+++ Document extract
I shot the gun from a rest using the artillery hold to take myself out of the picture. The target was well lit, and the Crosman M1 Carbine has an adjustable peep sight at the rear, so the sighting system is pretty advanced.

Daisy Premium Grade zinc-plated BBs
The first BB was the Daisy Premium Grade zinc-plated BB. You saw how these compare to the Umarex precision BBs in Part 2 of this report. Nine of the 10 BBs landed in 1.354 inches and were slightly low and to the right of center. But 1 of the 10 shots strayed up and to the right, opening this group to 5.148 inches between centers. No shot was a called flier.

Crosman M1 Carbine Daisdy BB target
The 9 shots in the bull area went into 1.354 inches, but the shot at the upper right corner opened the group to 5.148 inches. Daisy Premium Grade zinc-plated BBs.

I expected results that were like the 9 shots. I did not expect any wild shots like this one!

Okay, so maybe the Umarex BBs would do better in this gun. Remember, I’m shooting off a rest at 15 feet.

Umarex Precision BBs
Next, I loaded 10 Umarex Precision steel BBs and tried a second group on a fresh target. I can’t tell you how large this group is because 2 of the BBs missed the target trap and hit the backer board I put up to protect the wall. I know one of them was high because it passed through a piece of cardboard I had taped to the target trap. The 8 shots that landed on the target paper made a group measuring 3.046 inches between centers. It’s impossible to know how large the actual group was since 1 of the BBs left no record whatsoever.

Crosman M1 Carbine Umarex BB target
These 8 Umarex BBs landed in a 3.046 inch group at 15 feet, but 2 BBs missed the target paper altogether. So, the 10-shot group is larger, but there’s no way of knowing how large.

Wow! This wasn’t the way I remembered the M1 Carbine! I knew you would have a lot of questions for me. So, I decided to do something about it.

Avanti Precision Ground Shot
I also tried the Avanti Precision Ground shot that Daisy sells for the Avanti Champion 499 BB gun. This shot is very uniform in size and measures 0.1739 inches with my micrometer. That’s considerably larger than either of the other 2 BBs I shot.

This time, all 10 BBs hit the paper and made a group measuring 3.681 inches between centers. That is the best group of all 3 BBs tried. But it wasn’t good enough for me. Shooting 3 inches at 15 feet is something I never want to do because I know I’m better than that. How much better? Well, I had to find out.

Crosman M1 Carbine Avanti Precision Ground shot target
Ten Avanti Precision Ground shot BBs made this 3.6781-inch group at 15 feet. It was the best group made by the the M1 Carbine in this session.

Avanti Champion 499 BB gun
I next shot a group in the same way but with the Avanti Champion 499 BB gun — the world’s most accurate BB gun. Naturally, I used the Avanti Precision Ground shot since it’s the only BB developed specifically for this gun.
++++++
* Jobs:
[1] In the Crosman M1 Carbine accuracy report, why can the author not state the size of the ten-shot group fired with Umarex Precision BBs?
[2] Render in Spanish this sentence from the Crosman M1 Carbine accuracy report: "This shot is very uniform in size and measures 0.1739 inches with my micrometer."
[3] Continue the Crosman M1 Carbine accuracy report from the point where it stops.
+++ Data block
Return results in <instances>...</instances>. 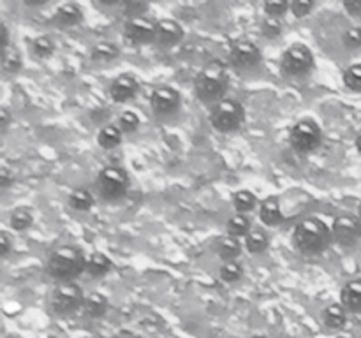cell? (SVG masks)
++++++
* Answers per task:
[1] Two of the ten BBs missed the target trap and struck the backer board, so only eight landed on the target paper. Because one of the two stray BBs left no record at all, the true size of the ten-shot group cannot be determined.

[2] Este perdigón es de tamaño muy uniforme y mide 0,1739 pulgadas con mi micrómetro.

[3]
This time, 10 shots went into 0.328 inches. They were a little high and right on the target, which means I need to adjust the rear sight just a little, but I’m pleased with the group size. It came after firing 30 aimed shots, so I was starting to get tired, if anything.

Avanti Champion 499 BB gun shooting Avanti Precision Ground shot
This is 10 shots from the Daisy Avanti Champion 499 BB gun. Though the group measures 0.328 inches between centers, the gun is capable of much smaller groups in the right hands.

The Crosman M1 Carbine is not as accurate as I remembered. I expected to put 10 shots into 1.5 inches or better, and that didn’t happen with any BB — not even the Precision Ground shot. I think I’ve shot 5-shot groups with this BB gun in the past, and that may have given me false expectations.

Still, the Crosman M1 Carbine is a wonderful BB gun from the standpoint of realism and power. It comes from a time I fear we will never see again, and I lament the end of the era that produced such a fine BB gun.

56 thoughts on “Crosman M1 Carbine BB gun: Part 3”

  1. This gun does make me think about something when I was a kid.
    I had a Benji 392 for a bit. (cant remember how old I was; think I got it after my Winchester 190) my Dad ended up with it for bird control in the barn and then I got the 190.

    All I know is all my buddy’s thought the gun was something else. We would go down in the woods and take the old Coke (those spiral glass bottles and the Pepsi one’s too) and shoot at them.
    The Benji would destroy them. The BB gun’s would just ricochet off. All my buddy’s wanted to take turns shooting the Benji.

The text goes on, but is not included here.